━━━ LISTED ENTRIES ━━━
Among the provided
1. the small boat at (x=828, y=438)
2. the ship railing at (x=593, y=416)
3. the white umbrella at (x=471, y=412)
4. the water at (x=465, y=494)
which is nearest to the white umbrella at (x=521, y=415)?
━━━
Rewrite the data above with every instance of "white umbrella" changed to "beach umbrella", and keep everything else the same.

▶ [THE OUTPUT]
Among the provided
1. the small boat at (x=828, y=438)
2. the ship railing at (x=593, y=416)
3. the beach umbrella at (x=471, y=412)
4. the water at (x=465, y=494)
which is nearest to the beach umbrella at (x=521, y=415)?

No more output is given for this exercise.